On réalise du coup, tel Œdipe après la révélation de son inceste commis avec l’alibi de son ignorance, de sa faute qui était à certains inconsciente envers le monde des autres êtres sensibles. Nous savons à présent que nous sommes coupables. Nul n’ignore à présent que les hommes sont d’ effroyables agents de souffrance pour le monde dont nous sommes membres, et renégats de surcroît, celui de « l’animal que donc je suis » comme le dit dans son titre le philosophe anti-corrida, Jacques Derrida.

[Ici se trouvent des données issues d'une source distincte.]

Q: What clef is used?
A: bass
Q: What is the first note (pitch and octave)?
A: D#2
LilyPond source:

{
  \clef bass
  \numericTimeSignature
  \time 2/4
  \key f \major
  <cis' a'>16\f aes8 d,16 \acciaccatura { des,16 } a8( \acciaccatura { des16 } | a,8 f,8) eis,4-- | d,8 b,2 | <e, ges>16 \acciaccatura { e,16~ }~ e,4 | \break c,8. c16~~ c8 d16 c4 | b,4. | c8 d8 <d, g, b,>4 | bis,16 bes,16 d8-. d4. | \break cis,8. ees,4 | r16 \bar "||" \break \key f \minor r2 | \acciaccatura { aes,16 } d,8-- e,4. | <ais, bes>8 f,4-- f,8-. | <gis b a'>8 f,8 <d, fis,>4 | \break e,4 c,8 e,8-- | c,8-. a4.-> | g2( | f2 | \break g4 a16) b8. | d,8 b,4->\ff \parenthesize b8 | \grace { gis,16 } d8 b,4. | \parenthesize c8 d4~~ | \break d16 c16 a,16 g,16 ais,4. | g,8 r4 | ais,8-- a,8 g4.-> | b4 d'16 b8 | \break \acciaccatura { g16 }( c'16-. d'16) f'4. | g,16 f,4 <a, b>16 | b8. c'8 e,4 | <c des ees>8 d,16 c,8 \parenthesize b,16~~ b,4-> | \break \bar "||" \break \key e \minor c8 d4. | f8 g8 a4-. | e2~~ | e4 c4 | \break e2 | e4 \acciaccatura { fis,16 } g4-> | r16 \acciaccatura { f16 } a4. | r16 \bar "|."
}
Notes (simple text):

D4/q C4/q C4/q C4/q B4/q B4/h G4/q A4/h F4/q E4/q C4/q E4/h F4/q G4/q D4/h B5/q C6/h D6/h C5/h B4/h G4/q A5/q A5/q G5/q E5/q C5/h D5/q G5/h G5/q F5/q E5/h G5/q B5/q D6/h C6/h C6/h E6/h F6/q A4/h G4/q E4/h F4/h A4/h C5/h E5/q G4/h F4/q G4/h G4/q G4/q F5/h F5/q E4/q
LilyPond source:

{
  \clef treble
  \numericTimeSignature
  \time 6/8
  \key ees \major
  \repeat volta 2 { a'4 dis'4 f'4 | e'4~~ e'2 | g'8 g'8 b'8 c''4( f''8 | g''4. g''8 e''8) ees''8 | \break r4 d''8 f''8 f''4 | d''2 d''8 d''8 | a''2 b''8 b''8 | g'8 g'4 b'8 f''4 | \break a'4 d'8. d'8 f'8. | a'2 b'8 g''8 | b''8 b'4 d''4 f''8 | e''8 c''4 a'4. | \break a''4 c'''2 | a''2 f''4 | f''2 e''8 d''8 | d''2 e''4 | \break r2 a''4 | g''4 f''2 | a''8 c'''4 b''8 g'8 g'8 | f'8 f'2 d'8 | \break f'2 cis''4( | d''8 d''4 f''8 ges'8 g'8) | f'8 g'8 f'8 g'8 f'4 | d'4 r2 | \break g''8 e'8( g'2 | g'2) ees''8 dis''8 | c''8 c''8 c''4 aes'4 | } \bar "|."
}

Donc, comment un psy peut il parler de corrida, M. Chemama? Hé bien, en toute humilité, comme je le fais, en en montrant l'aspect absolument intolérable de retour du refoulé. La corrida est un objet de recherche pour un psy qui prend ça comme symptôme de la pathologie humaniste. Et ce, d'autant plus qu'on se revendique de son antonyme, la psychanalyse. Celle-ci nous apprend que ce n’est pas l’estime dans laquelle le bourreau tient sa victime qui fait de lui un barbare mais son acte.

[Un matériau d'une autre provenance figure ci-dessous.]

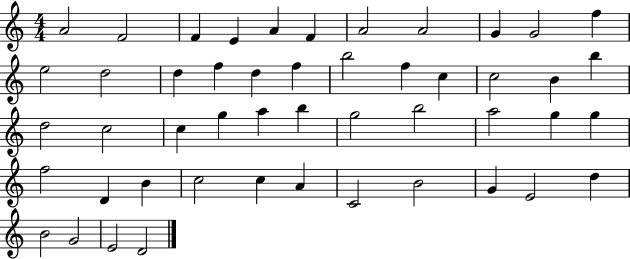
X:1
T:Untitled
M:4/4
L:1/4
K:C
A2 F2 F E A F A2 A2 G G2 f e2 d2 d f d f b2 f c c2 B b d2 c2 c g a b g2 b2 a2 g g f2 D B c2 c A C2 B2 G E2 d B2 G2 E2 D2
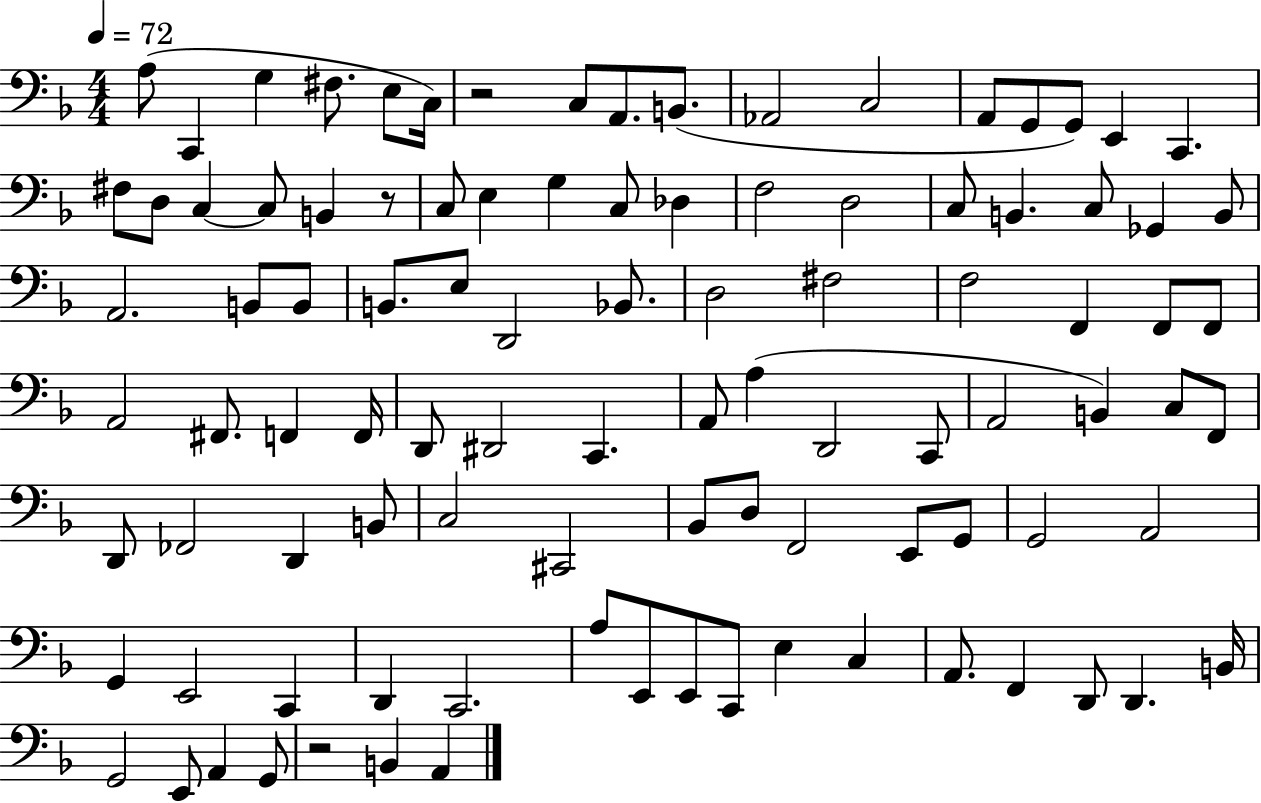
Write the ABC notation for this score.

X:1
T:Untitled
M:4/4
L:1/4
K:F
A,/2 C,, G, ^F,/2 E,/2 C,/4 z2 C,/2 A,,/2 B,,/2 _A,,2 C,2 A,,/2 G,,/2 G,,/2 E,, C,, ^F,/2 D,/2 C, C,/2 B,, z/2 C,/2 E, G, C,/2 _D, F,2 D,2 C,/2 B,, C,/2 _G,, B,,/2 A,,2 B,,/2 B,,/2 B,,/2 E,/2 D,,2 _B,,/2 D,2 ^F,2 F,2 F,, F,,/2 F,,/2 A,,2 ^F,,/2 F,, F,,/4 D,,/2 ^D,,2 C,, A,,/2 A, D,,2 C,,/2 A,,2 B,, C,/2 F,,/2 D,,/2 _F,,2 D,, B,,/2 C,2 ^C,,2 _B,,/2 D,/2 F,,2 E,,/2 G,,/2 G,,2 A,,2 G,, E,,2 C,, D,, C,,2 A,/2 E,,/2 E,,/2 C,,/2 E, C, A,,/2 F,, D,,/2 D,, B,,/4 G,,2 E,,/2 A,, G,,/2 z2 B,, A,,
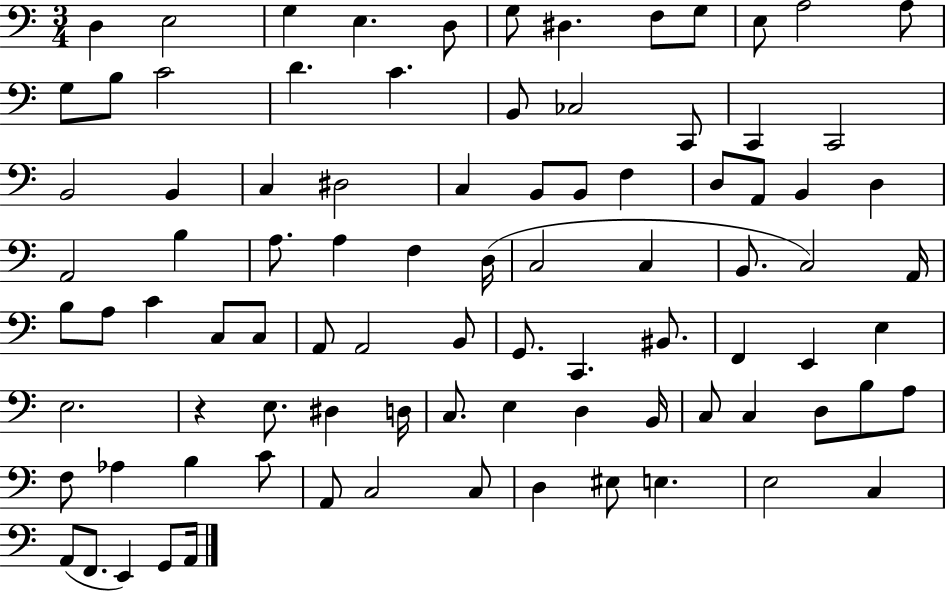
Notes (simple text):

D3/q E3/h G3/q E3/q. D3/e G3/e D#3/q. F3/e G3/e E3/e A3/h A3/e G3/e B3/e C4/h D4/q. C4/q. B2/e CES3/h C2/e C2/q C2/h B2/h B2/q C3/q D#3/h C3/q B2/e B2/e F3/q D3/e A2/e B2/q D3/q A2/h B3/q A3/e. A3/q F3/q D3/s C3/h C3/q B2/e. C3/h A2/s B3/e A3/e C4/q C3/e C3/e A2/e A2/h B2/e G2/e. C2/q. BIS2/e. F2/q E2/q E3/q E3/h. R/q E3/e. D#3/q D3/s C3/e. E3/q D3/q B2/s C3/e C3/q D3/e B3/e A3/e F3/e Ab3/q B3/q C4/e A2/e C3/h C3/e D3/q EIS3/e E3/q. E3/h C3/q A2/e F2/e. E2/q G2/e A2/s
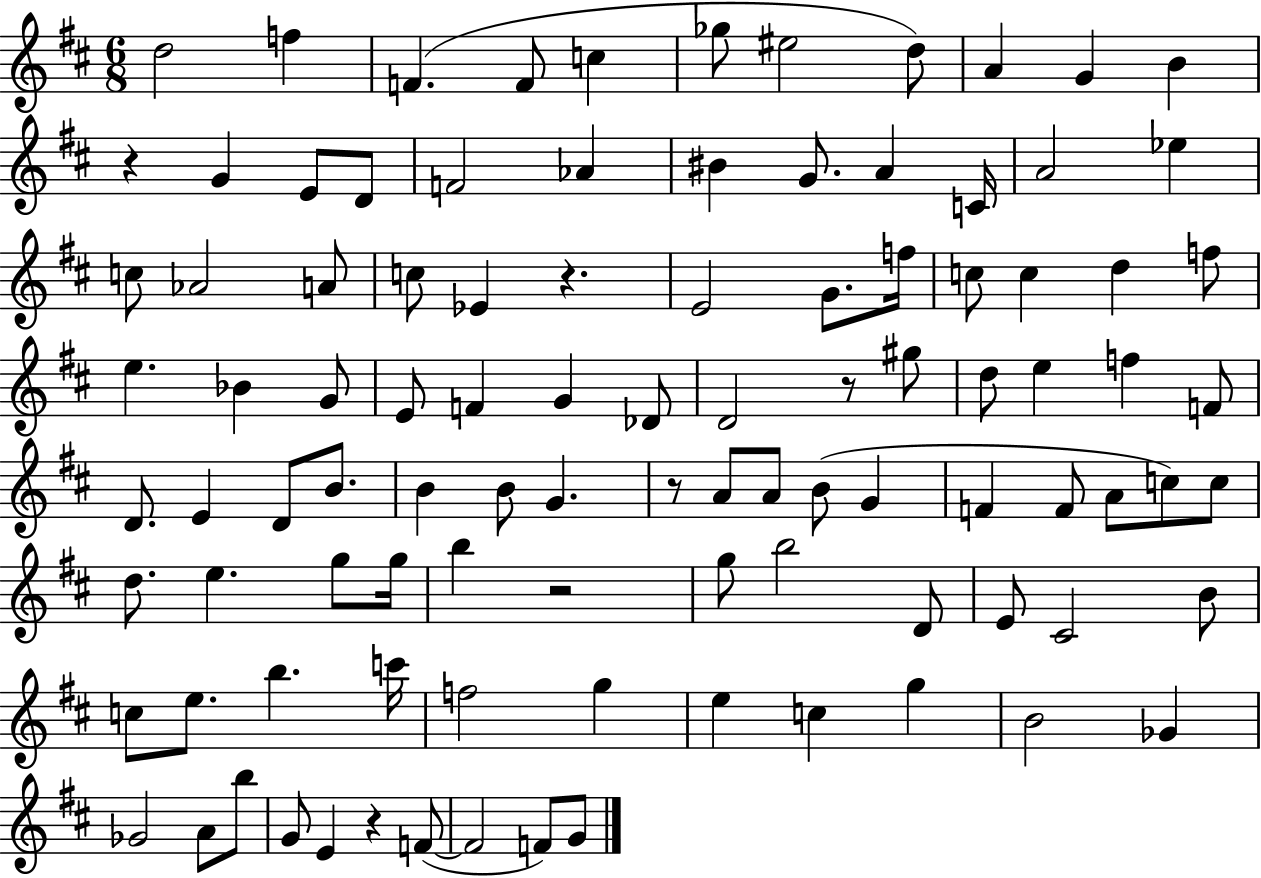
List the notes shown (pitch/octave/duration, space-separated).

D5/h F5/q F4/q. F4/e C5/q Gb5/e EIS5/h D5/e A4/q G4/q B4/q R/q G4/q E4/e D4/e F4/h Ab4/q BIS4/q G4/e. A4/q C4/s A4/h Eb5/q C5/e Ab4/h A4/e C5/e Eb4/q R/q. E4/h G4/e. F5/s C5/e C5/q D5/q F5/e E5/q. Bb4/q G4/e E4/e F4/q G4/q Db4/e D4/h R/e G#5/e D5/e E5/q F5/q F4/e D4/e. E4/q D4/e B4/e. B4/q B4/e G4/q. R/e A4/e A4/e B4/e G4/q F4/q F4/e A4/e C5/e C5/e D5/e. E5/q. G5/e G5/s B5/q R/h G5/e B5/h D4/e E4/e C#4/h B4/e C5/e E5/e. B5/q. C6/s F5/h G5/q E5/q C5/q G5/q B4/h Gb4/q Gb4/h A4/e B5/e G4/e E4/q R/q F4/e F4/h F4/e G4/e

Le bourreau peut bien se protéger de son réel par mille subterfuges, y compris par la dévalorisation de sa victime comme envers les animaux c'est la coutume des humains, le psy est là pour "démasquer le réel" comme le dit le titre d'un bel ouvrage de Serge Leclaire.
Et pour finir :
"Qu'on dise reste oublié derrière ce qui se dit dans ce qui s'entend."
L'ETOURDIT Jacques Lacan
Pourquoi en parlez-vous, Roland Chemama ? Avez-vous tant besoin, comme votre ami Wolff, de vous cacher pour user autant d'encre et vous réfugier croyant au sophisme comme ultime recours, derrière des gens célèbres et ô combien décevants qui se seraient déshonorés de leur présence dans ce club malsain dit taurin? Ainsi de H.Hey, de Camus...ils n'ont pour eux que le bénéfice de l'époque d'avant la révélation contemporaine de l'existence des animaux comme êtres de chair, de nerfs, de sang et de sensibilité et comme sujets de droit. Mais Hugo qui vécut avant, lui, on ne le leurrait pas qui parlait de la torture d'une conscience au sujet de celle du taureau. Zola non plus, lui qui ne fut pas non plus dupe du lynchage de Dreyfus. Mais n'est pas Juste qui veut!

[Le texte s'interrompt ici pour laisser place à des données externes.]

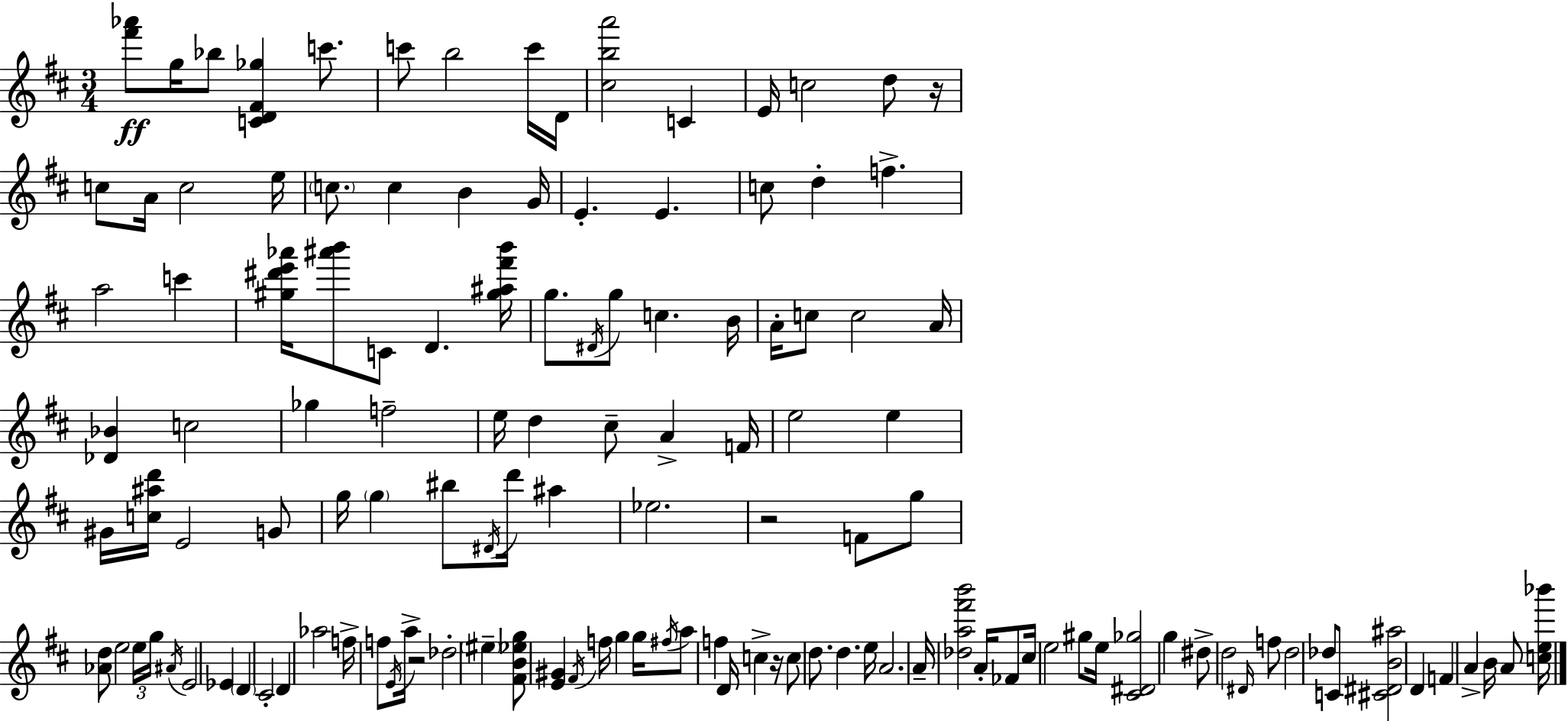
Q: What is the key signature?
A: D major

Ainsi, avec ces noms prestigieux, vous avez voulu redorer votre blason? Hélas, vous n'avez fait que ternir le leur.
Tous les grands hommes ne sont pas grands en tout. Voilà ce que vous prouvez alors que vous voudriez qu'on se dise que si Hey aimait ça, alors c'est que Chemama est grand, comme tous ses amis du Club Taurin.
Malheur à l'humanité qui se laisse gouverner par ce que vous dites ne pas vouloir évoquer, Thanatos. L'écologie nous montre que nous en sommes peut- être au bout du vivant, à cause de ça dont la légalisation de fêtes sauvages du genre de la corrida sont des signes.
Peu d'espoir donc pour une espèce narcissique qui se croit tout permis, car à ce jeu de l'hors-loi qui produit la psychose, tout le monde le sait, c'est l'au delà du principe de plaisir qui gagne, la mort.
Il faut penser l'impensable, il faut déjouer ses pièges..il faut dire l'indicible. Tel est notre devoir, dévoiler le réel humain pour l'empêcher de tout détruire. Le devoir de mémoire, c'est bien. Celui de réfléchir à comment faire pour que plus jamais ça, c'est mieux.
Ma réponse:Il faut traquer la barbarie, cette jouissance indigne, où qu'elle se trouve, car la jouissance, ça en demande toujours "Encore"! ("Encore", séminaire de Lacan sur la jouissance...et l'amour.) Ce n'est pas une corrida qui peut nous empecher de faire le mal ailleurs, bien au contraire, elle attise le desir de faire souffrir.
Il n'y a catharsis que si il y a sublimation, donc aucune victime.